We are grateful to not only these featured African-American philanthropists, but the many others working in our communities to break the trajectory of poverty, increase access to quality education, create pathways to careers and build up Fairfield County as a place where every individual has the opportunity to thrive.

MEET THREE AFRICAN-AMERICAN PHILANTHROPISTS SHAPING THE FUTURE OF FAIRFIELD COUNTY

Novelette Peterkin

Executive Director,
The Carver Foundation of Norwalk, Inc.

As the executive director of the Carver Foundation of Norwalk, a Connecticut nonprofit that is the city’s largest private provider of afterschool and summer programs, Novelette Peterkin is committed to partnering with both parents and public schools to “build lifetime achievers.” She is a member of the National Black MBA Association, has served as a panelist for the Norwalk Chamber of Commerce Leadership Institute and the Fairfield Leadership Development Roundtable, and received the Women of Distinction Award in 2013 from the Darien YWCA.

“I am passionate about giving every advantage to the most disadvantaged youth in Norwalk today. I can only hope that this important work will contribute in some small way to gradual social change tomorrow. As a Jamaican immigrant who came to the United States as a child, you might assume my passion arises from my ethnic heritage. It does not. I am just as passionate for the success of our Hispanic youth, and white youth, and Asian youth, as I am for our black young people. The alignment of my passion and purpose, and how I sustain that passion day-in and day-out, depends on my honoring and responding in-kind to the passion my students have for embracing Carver’s mission of Building Lifetime Achievers.

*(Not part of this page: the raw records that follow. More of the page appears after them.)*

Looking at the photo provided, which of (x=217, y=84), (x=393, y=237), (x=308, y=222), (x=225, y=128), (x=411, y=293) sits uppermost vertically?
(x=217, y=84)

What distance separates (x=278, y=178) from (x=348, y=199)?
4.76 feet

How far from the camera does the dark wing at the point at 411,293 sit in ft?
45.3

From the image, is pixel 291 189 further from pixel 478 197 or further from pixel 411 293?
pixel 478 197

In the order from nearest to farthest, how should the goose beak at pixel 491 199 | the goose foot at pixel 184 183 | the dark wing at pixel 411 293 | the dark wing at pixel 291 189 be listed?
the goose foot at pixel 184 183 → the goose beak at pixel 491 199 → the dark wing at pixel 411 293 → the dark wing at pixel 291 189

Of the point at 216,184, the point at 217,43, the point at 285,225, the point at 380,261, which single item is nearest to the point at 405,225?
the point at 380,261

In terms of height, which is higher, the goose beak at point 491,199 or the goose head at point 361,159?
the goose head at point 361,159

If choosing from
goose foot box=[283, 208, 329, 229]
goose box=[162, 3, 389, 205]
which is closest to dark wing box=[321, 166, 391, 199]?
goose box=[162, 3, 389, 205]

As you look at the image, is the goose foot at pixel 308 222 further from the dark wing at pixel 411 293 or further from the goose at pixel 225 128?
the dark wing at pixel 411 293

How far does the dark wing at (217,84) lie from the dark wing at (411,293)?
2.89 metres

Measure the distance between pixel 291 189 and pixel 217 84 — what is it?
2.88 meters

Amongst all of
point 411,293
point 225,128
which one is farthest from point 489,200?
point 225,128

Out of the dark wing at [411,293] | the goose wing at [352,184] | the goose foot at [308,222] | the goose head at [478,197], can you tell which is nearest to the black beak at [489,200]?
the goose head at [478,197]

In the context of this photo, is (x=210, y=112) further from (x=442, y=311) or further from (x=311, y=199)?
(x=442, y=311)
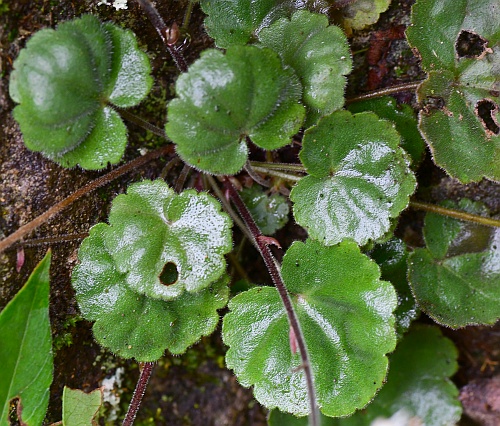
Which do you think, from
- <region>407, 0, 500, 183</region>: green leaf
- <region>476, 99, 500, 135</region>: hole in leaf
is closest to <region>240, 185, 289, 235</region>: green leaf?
<region>407, 0, 500, 183</region>: green leaf

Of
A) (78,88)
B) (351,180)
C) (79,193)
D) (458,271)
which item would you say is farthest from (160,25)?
(458,271)

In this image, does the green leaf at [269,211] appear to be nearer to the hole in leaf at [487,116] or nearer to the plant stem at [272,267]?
the plant stem at [272,267]

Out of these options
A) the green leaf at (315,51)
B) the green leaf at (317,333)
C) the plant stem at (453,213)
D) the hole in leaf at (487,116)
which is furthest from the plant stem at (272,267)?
the hole in leaf at (487,116)

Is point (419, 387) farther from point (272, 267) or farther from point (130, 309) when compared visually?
point (130, 309)

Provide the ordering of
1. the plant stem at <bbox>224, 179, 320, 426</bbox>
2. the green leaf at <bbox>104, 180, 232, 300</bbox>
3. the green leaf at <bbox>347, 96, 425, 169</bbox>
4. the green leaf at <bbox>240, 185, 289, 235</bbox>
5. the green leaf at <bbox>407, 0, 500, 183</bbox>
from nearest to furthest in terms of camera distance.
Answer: the plant stem at <bbox>224, 179, 320, 426</bbox>, the green leaf at <bbox>104, 180, 232, 300</bbox>, the green leaf at <bbox>407, 0, 500, 183</bbox>, the green leaf at <bbox>347, 96, 425, 169</bbox>, the green leaf at <bbox>240, 185, 289, 235</bbox>

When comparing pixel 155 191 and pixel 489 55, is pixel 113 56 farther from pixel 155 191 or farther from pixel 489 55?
pixel 489 55

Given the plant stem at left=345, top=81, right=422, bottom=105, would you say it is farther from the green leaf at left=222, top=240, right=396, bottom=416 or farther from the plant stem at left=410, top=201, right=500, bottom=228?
the green leaf at left=222, top=240, right=396, bottom=416
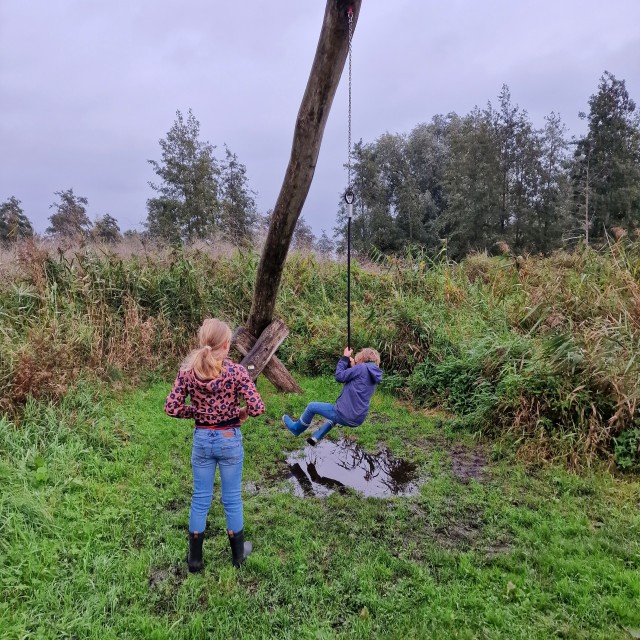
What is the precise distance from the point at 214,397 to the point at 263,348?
296 cm

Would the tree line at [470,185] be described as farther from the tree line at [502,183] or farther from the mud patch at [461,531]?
the mud patch at [461,531]

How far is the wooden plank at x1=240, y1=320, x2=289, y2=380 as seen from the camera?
18.5 feet

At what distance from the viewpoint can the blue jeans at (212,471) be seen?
8.97ft

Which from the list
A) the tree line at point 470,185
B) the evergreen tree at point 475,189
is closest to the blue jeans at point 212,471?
the tree line at point 470,185

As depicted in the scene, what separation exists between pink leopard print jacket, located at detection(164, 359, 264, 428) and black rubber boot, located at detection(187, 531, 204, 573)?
717mm

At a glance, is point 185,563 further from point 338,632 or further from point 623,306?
point 623,306

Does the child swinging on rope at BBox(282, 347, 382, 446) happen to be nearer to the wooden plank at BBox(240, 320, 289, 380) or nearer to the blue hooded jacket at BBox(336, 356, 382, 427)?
the blue hooded jacket at BBox(336, 356, 382, 427)

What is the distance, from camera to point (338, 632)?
2309 millimetres

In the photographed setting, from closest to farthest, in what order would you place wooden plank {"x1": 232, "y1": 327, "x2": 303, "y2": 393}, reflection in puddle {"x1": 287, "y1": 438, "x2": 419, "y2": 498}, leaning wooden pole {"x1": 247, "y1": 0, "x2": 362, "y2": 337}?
leaning wooden pole {"x1": 247, "y1": 0, "x2": 362, "y2": 337}
reflection in puddle {"x1": 287, "y1": 438, "x2": 419, "y2": 498}
wooden plank {"x1": 232, "y1": 327, "x2": 303, "y2": 393}

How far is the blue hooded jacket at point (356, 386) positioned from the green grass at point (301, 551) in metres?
0.83

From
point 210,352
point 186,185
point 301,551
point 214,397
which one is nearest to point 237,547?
point 301,551

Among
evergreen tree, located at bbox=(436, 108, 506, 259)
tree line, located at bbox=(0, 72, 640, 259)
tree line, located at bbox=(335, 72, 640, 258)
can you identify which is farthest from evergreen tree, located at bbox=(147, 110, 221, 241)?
evergreen tree, located at bbox=(436, 108, 506, 259)

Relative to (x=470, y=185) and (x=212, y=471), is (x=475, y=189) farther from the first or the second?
(x=212, y=471)

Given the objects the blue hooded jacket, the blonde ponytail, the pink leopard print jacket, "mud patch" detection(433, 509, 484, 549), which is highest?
the blonde ponytail
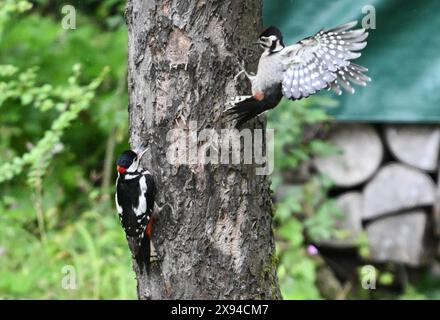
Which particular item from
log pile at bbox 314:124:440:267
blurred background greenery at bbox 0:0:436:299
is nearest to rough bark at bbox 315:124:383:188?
log pile at bbox 314:124:440:267

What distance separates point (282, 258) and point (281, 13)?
141 cm

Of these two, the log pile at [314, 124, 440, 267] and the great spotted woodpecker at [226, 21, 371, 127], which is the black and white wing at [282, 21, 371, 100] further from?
the log pile at [314, 124, 440, 267]

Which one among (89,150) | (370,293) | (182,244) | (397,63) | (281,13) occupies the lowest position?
(370,293)

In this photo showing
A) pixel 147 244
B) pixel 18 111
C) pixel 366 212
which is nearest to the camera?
pixel 147 244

Our work to help close the achievement gap in Norwalk is financially under-valued and too often ignored as an impossible dream that no other city of Norwalk’s size and diversity has ever achieved. The transformative potential of giving is witnessed in the lives of Carver kids every day. Generous and believing people and institutions such as Fairfield County’s Community Foundation are changing Norwalk, if not society, from the inside out. I have the privilege of witnessing this transformation every day. We can absolutely close the achievement gap in Norwalk. Given the wealth in Fairfield County, the excellence of our teachers, and most importantly, the capacity of our young people to overcome serious challenges to achieve their dreams, Norwalk is the nation’s best chance at being the first to finally close the achievement gap and much more. Generous and even sacrificial giving is essential to make this happen. Giving already, each day, changes lives and is already influencing positive change for generations to come. That is the power and promise of giving.”